Monday, April 15, 2013

The Recruit by Honoré de Balzac

Provincial paranoia in 1793
Honoré de Balzac
The Recruit, also known as The Conscript, was originally published in 1831 under the French title Le Réquisitionnaire. It was written by Honoré de Balzac as part of his monumental series of works known as the Comédie Humaine. Though it is a short story of maybe 50 pages at most, like all pieces in the Comédie Humaine it is considered a stand-alone work of literature, and it is thus offered by Amazon in a Kindle file unto itself.

The story takes place shortly after the French Revolution. The royal court of Louis XVI has fled Paris and the palace at Versailles, and an overwhelming tide of anti-royalist sentiment has swept the nation. Madame de Dey is a wealthy and socially prominent widow living in the sleepy provincial town of Carentan, in Lower Normandy. She is beset by a flock of suitors who arduously strive for the attainment of her hand and her property, and surrounded by nosey neighbors of republican inclination who are just waiting for her to make a slip and betray her royalist sentiments. Her son, a soldier who has remained loyal to the royal cause, has followed the royals in their exile, leaving his mother alone to defend herself. When she cancels her weekly salon and closes her doors to visitors, it inspires a great deal of speculation and rumor among the suspicious citizens of Carentan.

Balzac does a brilliant job of encapsulating the paranoia and vindictive opportunism that pervaded provincial France following the Revolution. For American readers, imagine what it would be like if there were a civil war between liberals and conservatives in this country, and the persecution members of the losing side would face at the hands of the winners. While the Terror was taking place in Paris, with heads falling to the guillotine, personal dramas like those of Madame de Dey’s were taking place throughout the provinces, where the newly victorious Republicans looked for any excuse to confiscate the property of the rich.

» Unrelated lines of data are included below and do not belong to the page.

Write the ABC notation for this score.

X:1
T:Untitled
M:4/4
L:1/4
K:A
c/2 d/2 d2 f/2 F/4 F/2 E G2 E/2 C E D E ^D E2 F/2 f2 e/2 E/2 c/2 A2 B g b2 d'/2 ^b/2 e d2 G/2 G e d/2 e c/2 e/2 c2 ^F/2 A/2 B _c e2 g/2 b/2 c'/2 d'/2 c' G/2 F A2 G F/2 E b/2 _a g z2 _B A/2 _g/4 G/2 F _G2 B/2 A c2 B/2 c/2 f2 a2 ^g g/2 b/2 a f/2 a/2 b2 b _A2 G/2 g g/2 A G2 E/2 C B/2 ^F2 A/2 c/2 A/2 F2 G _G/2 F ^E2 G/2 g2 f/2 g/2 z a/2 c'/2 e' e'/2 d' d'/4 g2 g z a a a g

Here Balzac captures the danger and urgency of this situation in a lively and suspenseful tale.

Balzac does, however, commit a sin that is common to his short stories, which is capping the story off in an all too abrupt ending. He manages to cleverly tie up all the loose ends in one pithy paragraph, but the reader feels slightly cheated. The conclusion of the plot is itself satisfying, just the curt manner in which it is handled leaves one with the feeling of a door slammed in the face. I’ve always preferred Balzac’s novels to his short stories, and this story does little to change that, but there’s no denying this master’s Herculean literary talents in any format, large or small. The primary value of The Recruit lies in its role as a scrap in the grand quilt of the Comédie Humaine. When judged on its own merits, it’s a good story, but not a must-read for casual fans of Balzac’s work.